* Written problem *
Copy the lines of the records below word for word, starting at the line that contains "Of the given choices" and ending at the line that contains "9.12 meters", with both of those lines included.

* Source records *
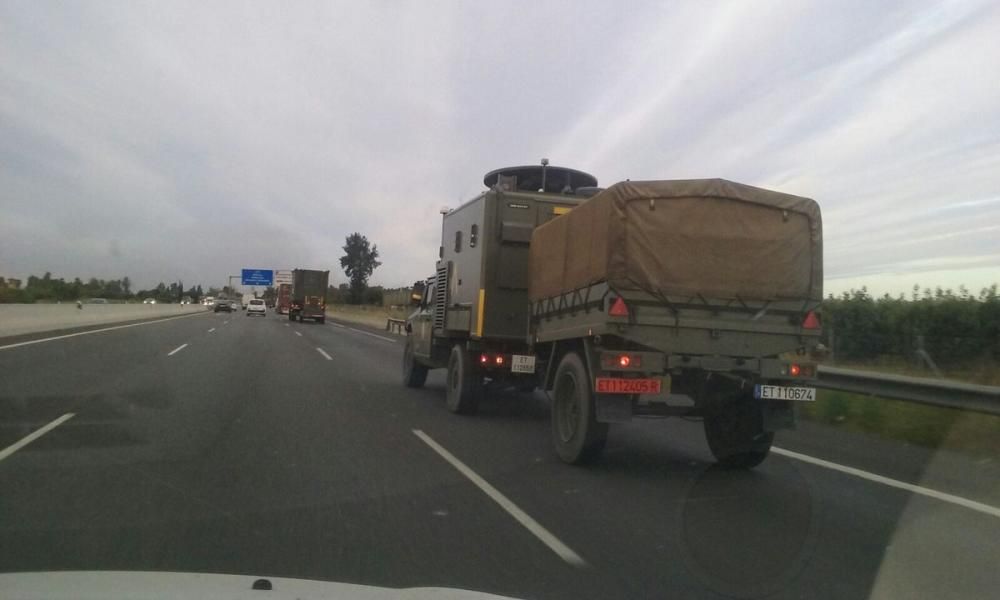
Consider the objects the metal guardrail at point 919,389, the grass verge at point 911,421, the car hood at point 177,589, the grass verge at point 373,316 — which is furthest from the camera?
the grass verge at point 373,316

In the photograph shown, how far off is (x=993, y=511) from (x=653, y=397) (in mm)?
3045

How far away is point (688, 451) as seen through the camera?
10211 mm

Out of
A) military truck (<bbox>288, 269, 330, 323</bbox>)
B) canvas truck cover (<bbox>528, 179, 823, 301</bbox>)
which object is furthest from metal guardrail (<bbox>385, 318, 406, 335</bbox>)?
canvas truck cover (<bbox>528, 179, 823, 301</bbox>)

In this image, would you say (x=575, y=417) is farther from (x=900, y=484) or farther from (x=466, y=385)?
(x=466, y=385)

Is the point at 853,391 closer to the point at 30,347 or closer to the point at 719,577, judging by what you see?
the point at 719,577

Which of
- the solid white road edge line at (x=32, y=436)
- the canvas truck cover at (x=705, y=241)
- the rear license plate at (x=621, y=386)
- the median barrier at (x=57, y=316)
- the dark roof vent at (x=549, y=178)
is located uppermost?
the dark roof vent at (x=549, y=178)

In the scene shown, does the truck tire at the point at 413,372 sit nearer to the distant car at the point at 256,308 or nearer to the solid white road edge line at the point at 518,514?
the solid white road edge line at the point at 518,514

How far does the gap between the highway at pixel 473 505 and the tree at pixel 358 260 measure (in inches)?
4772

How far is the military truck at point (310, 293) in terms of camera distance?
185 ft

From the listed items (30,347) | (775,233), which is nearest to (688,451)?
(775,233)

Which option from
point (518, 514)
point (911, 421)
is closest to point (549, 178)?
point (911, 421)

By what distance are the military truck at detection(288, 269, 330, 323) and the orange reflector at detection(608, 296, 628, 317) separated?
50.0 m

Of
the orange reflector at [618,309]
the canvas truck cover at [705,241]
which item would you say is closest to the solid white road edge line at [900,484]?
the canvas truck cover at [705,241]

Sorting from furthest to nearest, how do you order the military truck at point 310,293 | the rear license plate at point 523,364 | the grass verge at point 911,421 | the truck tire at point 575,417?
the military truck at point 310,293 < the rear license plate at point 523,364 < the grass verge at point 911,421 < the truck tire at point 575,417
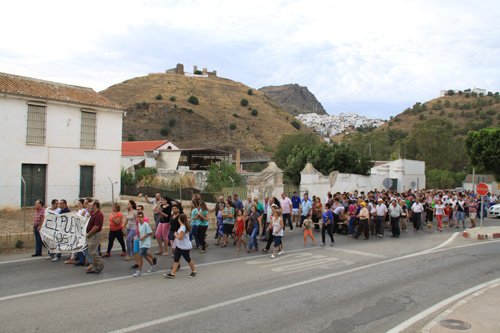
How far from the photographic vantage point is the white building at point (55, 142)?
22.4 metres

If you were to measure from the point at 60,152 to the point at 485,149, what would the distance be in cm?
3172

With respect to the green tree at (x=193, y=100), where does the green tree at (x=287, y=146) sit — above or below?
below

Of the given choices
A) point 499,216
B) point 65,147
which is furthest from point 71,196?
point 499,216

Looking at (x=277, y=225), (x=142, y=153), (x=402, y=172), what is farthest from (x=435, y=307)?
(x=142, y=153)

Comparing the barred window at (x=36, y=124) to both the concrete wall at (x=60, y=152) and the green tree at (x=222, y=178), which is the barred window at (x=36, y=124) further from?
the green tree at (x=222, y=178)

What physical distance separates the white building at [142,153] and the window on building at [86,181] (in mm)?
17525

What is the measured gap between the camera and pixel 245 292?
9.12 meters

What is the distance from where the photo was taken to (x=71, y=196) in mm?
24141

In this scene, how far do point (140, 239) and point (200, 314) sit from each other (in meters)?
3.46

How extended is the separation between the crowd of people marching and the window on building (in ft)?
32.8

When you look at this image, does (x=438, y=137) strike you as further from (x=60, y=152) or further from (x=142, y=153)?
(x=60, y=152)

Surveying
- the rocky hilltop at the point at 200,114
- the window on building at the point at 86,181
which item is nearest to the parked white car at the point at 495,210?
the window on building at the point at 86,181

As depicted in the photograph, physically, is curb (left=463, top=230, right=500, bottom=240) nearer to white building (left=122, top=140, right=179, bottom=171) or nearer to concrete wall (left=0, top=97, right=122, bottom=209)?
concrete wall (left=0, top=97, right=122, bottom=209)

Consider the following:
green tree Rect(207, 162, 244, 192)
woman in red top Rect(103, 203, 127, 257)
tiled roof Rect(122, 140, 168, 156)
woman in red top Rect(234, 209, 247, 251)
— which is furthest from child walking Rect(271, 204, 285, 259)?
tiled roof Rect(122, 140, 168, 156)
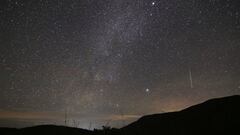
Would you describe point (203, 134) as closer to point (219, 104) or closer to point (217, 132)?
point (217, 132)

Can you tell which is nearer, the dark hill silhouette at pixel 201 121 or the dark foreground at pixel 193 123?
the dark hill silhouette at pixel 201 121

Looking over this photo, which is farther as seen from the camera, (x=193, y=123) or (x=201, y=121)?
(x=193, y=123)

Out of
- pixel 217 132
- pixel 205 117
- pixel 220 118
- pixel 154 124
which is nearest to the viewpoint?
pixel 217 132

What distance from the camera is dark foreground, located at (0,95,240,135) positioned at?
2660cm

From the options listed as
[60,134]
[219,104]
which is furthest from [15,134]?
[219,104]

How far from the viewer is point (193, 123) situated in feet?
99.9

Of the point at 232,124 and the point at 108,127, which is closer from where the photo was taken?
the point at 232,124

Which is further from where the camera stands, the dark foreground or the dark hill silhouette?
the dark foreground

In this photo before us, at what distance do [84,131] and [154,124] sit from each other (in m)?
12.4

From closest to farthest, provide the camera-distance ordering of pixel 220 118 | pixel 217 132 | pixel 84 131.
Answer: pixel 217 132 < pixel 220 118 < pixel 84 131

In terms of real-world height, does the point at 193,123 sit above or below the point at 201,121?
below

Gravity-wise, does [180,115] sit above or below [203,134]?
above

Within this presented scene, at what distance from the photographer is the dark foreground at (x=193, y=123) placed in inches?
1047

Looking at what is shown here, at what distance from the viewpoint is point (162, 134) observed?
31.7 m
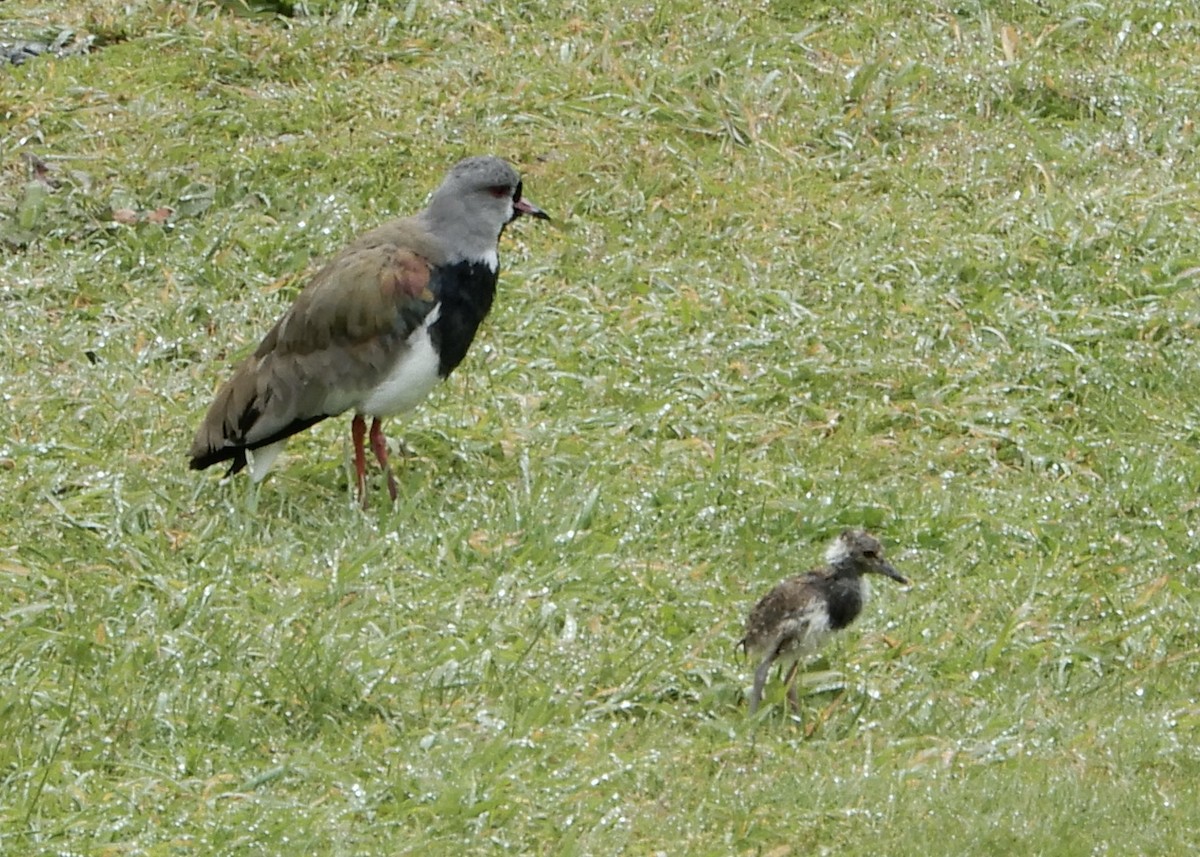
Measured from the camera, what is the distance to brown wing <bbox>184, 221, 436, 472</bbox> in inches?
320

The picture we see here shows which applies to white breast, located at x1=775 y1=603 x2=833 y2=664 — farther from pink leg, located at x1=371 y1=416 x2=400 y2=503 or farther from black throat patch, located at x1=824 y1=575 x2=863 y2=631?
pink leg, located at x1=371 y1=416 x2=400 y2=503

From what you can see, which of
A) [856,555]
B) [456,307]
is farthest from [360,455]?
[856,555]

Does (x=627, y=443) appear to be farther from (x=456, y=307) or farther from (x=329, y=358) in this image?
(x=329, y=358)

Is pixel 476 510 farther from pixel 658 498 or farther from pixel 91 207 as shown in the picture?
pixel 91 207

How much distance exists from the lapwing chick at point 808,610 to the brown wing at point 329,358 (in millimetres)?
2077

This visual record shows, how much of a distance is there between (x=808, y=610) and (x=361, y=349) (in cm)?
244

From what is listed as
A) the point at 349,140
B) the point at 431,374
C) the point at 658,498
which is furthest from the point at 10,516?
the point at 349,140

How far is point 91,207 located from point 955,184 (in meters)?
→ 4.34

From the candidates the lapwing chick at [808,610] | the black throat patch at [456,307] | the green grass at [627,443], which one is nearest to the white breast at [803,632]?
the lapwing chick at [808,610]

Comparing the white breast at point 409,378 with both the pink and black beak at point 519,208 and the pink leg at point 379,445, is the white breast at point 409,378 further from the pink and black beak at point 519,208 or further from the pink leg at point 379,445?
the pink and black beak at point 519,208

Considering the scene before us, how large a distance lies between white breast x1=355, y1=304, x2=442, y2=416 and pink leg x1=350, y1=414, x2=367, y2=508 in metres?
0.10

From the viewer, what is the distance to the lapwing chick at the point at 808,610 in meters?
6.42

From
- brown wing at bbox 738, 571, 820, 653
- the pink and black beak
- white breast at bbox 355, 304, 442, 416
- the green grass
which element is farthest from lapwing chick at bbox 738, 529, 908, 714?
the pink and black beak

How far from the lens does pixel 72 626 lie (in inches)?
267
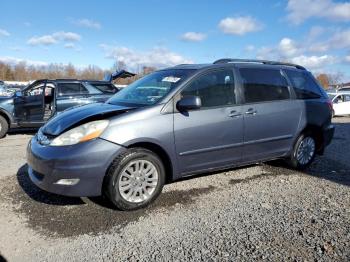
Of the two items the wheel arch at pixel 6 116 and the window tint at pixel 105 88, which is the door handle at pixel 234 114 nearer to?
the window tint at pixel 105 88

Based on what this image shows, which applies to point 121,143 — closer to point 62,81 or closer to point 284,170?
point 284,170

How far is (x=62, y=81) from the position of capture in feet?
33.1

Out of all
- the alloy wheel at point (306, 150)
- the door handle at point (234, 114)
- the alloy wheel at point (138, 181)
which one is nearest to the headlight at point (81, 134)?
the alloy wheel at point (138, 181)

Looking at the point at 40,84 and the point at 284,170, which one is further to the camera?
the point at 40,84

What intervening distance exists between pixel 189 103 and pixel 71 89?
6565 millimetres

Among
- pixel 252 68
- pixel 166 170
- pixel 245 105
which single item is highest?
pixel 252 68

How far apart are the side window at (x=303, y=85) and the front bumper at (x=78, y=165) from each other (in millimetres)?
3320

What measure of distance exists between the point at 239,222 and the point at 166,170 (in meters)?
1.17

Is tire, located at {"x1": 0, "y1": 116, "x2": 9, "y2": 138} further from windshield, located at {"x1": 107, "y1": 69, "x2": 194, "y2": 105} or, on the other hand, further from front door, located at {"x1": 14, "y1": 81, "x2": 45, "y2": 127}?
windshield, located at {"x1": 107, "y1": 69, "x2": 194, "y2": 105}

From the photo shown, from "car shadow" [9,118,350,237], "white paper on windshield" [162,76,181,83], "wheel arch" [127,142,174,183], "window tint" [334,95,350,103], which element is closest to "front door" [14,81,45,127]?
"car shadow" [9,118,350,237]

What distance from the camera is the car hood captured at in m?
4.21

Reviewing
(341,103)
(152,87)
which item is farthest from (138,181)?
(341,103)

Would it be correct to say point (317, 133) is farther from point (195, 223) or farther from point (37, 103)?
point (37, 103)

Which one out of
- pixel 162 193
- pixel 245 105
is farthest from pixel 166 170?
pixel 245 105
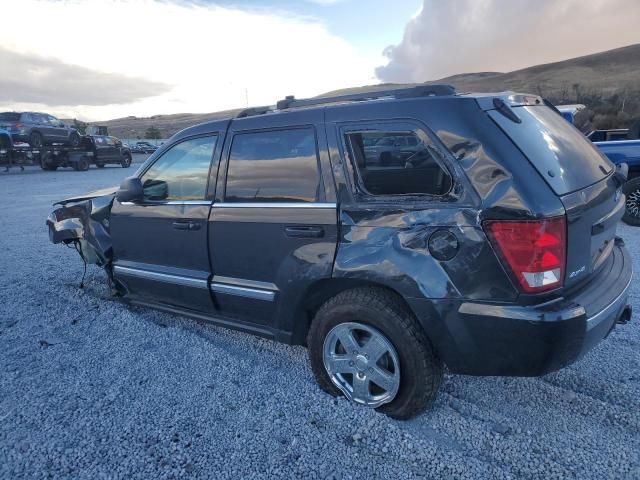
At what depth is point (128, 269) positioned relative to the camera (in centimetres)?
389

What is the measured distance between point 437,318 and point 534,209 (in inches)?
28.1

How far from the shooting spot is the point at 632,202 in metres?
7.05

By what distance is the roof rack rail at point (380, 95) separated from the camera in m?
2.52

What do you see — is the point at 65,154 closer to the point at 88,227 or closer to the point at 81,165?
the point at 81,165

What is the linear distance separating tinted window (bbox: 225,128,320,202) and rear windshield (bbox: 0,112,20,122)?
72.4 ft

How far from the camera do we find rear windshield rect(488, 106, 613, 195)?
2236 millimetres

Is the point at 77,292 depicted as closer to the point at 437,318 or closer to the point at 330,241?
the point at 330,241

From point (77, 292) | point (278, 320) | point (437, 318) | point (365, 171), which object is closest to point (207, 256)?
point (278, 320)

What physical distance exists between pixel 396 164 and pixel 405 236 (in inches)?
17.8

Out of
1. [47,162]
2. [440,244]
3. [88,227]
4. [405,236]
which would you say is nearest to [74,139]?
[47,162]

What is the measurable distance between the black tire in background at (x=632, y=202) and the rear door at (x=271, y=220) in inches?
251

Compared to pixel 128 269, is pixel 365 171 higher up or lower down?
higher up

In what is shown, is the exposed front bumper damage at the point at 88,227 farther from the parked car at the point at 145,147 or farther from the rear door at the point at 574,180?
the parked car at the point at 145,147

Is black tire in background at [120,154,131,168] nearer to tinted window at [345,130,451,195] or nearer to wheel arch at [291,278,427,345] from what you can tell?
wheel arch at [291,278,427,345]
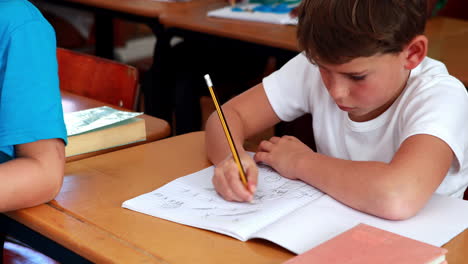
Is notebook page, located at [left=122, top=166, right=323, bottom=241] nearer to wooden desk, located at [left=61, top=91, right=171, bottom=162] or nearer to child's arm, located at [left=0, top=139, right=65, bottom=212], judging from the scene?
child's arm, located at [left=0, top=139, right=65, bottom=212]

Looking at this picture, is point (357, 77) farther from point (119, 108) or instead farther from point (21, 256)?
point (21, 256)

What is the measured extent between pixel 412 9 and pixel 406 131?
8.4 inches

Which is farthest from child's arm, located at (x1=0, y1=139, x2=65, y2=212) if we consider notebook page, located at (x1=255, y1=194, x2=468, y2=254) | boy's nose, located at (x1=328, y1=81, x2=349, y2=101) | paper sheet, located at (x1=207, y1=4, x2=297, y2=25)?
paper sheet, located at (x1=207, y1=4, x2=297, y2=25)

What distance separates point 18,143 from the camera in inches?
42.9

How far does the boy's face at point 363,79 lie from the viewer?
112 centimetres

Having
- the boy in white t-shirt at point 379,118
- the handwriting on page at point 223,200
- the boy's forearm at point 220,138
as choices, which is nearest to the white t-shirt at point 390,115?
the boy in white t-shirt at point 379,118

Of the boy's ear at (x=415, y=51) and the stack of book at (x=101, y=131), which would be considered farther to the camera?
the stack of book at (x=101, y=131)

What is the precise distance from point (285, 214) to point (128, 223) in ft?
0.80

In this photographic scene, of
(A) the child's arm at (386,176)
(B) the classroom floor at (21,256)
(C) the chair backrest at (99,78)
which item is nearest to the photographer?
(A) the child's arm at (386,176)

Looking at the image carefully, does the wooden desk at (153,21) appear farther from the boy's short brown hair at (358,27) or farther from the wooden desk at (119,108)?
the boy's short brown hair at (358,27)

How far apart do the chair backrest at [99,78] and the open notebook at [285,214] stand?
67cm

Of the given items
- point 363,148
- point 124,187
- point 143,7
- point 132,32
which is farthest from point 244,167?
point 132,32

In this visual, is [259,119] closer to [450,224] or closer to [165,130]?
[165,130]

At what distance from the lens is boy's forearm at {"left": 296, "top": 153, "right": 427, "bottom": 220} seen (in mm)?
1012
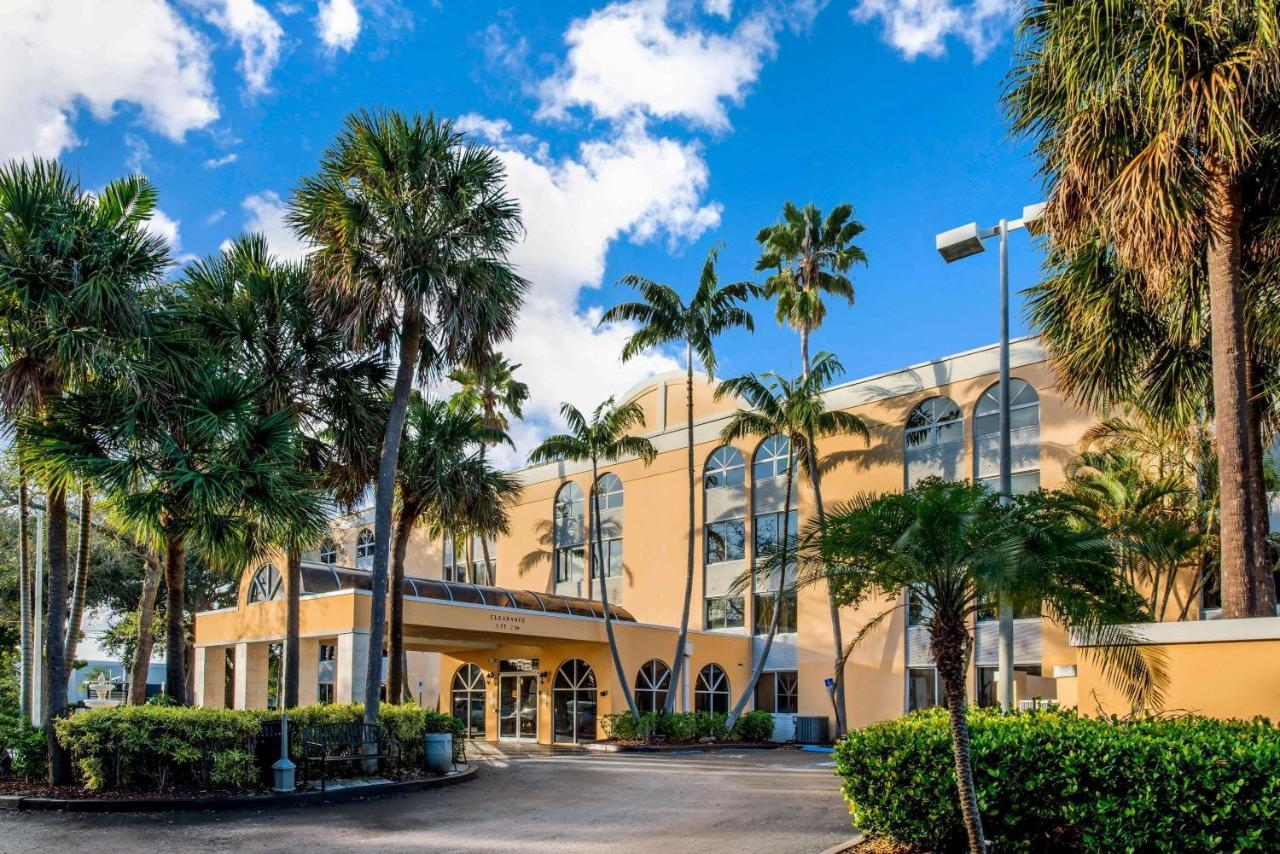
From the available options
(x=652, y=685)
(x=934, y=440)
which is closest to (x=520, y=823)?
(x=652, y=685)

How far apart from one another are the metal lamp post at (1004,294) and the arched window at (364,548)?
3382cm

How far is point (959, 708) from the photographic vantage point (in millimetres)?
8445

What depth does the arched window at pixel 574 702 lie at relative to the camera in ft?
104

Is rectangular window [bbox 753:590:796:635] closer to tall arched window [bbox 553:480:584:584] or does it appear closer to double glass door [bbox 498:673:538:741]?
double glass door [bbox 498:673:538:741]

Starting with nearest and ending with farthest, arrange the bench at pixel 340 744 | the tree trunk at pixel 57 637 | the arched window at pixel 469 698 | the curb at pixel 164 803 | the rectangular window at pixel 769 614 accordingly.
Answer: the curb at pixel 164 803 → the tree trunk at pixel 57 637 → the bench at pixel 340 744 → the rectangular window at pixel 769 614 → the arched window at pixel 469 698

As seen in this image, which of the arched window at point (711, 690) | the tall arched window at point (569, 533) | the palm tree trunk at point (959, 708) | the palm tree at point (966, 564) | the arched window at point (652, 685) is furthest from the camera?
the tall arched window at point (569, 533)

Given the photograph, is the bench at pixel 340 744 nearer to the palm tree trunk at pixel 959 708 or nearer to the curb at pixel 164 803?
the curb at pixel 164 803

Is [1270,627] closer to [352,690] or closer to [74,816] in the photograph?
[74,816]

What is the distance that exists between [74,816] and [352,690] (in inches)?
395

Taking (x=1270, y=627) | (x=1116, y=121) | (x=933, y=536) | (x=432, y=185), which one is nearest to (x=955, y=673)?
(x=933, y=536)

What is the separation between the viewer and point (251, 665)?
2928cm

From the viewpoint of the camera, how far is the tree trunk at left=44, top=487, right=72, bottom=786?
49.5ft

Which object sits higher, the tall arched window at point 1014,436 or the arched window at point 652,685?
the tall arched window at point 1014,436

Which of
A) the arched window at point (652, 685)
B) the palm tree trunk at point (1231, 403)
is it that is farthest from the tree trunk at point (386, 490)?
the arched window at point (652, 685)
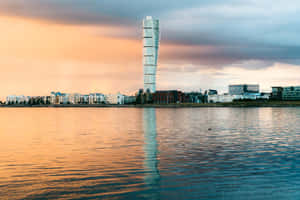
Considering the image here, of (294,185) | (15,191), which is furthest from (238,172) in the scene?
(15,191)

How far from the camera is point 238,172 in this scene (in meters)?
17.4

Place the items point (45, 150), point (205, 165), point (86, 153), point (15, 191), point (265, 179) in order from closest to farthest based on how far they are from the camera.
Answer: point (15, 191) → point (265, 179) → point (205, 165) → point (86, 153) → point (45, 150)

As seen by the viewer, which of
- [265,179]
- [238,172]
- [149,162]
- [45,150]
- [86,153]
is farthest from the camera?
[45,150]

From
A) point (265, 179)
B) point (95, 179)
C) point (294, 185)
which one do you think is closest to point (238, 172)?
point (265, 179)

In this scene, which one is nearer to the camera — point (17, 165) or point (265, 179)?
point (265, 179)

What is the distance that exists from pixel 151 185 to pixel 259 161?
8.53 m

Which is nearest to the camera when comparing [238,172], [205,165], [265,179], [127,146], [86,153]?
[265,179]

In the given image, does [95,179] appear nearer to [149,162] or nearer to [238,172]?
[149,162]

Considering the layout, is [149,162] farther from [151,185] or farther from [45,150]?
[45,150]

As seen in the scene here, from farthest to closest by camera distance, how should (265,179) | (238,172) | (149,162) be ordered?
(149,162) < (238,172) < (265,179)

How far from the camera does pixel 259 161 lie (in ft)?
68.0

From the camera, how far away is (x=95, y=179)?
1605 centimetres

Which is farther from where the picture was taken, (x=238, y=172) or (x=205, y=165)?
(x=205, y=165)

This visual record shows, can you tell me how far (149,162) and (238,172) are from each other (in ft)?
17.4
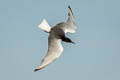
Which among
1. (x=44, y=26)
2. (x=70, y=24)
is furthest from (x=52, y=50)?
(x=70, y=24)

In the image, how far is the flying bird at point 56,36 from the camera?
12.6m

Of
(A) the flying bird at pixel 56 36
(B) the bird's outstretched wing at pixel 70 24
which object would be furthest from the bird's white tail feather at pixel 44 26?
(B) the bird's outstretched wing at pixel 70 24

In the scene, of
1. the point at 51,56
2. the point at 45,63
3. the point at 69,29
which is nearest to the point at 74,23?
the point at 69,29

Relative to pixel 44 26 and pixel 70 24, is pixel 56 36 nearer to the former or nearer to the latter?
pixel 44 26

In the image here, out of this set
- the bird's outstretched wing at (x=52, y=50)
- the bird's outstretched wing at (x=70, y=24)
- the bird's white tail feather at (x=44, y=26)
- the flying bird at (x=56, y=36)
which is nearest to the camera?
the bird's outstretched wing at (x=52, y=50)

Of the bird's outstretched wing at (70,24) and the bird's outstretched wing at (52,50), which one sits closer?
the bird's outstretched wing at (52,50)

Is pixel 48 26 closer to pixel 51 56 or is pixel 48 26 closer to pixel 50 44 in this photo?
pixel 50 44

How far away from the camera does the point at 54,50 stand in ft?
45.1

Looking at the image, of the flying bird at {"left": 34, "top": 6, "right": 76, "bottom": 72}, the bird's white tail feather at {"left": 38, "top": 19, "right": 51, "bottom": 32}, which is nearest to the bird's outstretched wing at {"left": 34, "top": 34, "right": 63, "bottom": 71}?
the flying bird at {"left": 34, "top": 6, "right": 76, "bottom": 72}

* Result for this task *
Of the given choices
A) point 499,216
B) point 65,147
which is furthest from point 71,196?
point 499,216

Looking at (x=277, y=225), (x=142, y=153), (x=402, y=172), what is farthest from (x=435, y=307)?
(x=142, y=153)

Comparing the barred window at (x=36, y=124) to both the concrete wall at (x=60, y=152) and the green tree at (x=222, y=178), which is the barred window at (x=36, y=124) further from?
the green tree at (x=222, y=178)

What physical distance separates the white building at [142,153] and the window on building at [86,181] (in mm)?
17525

What is the measured gap between the camera and pixel 245 292?
9.12 meters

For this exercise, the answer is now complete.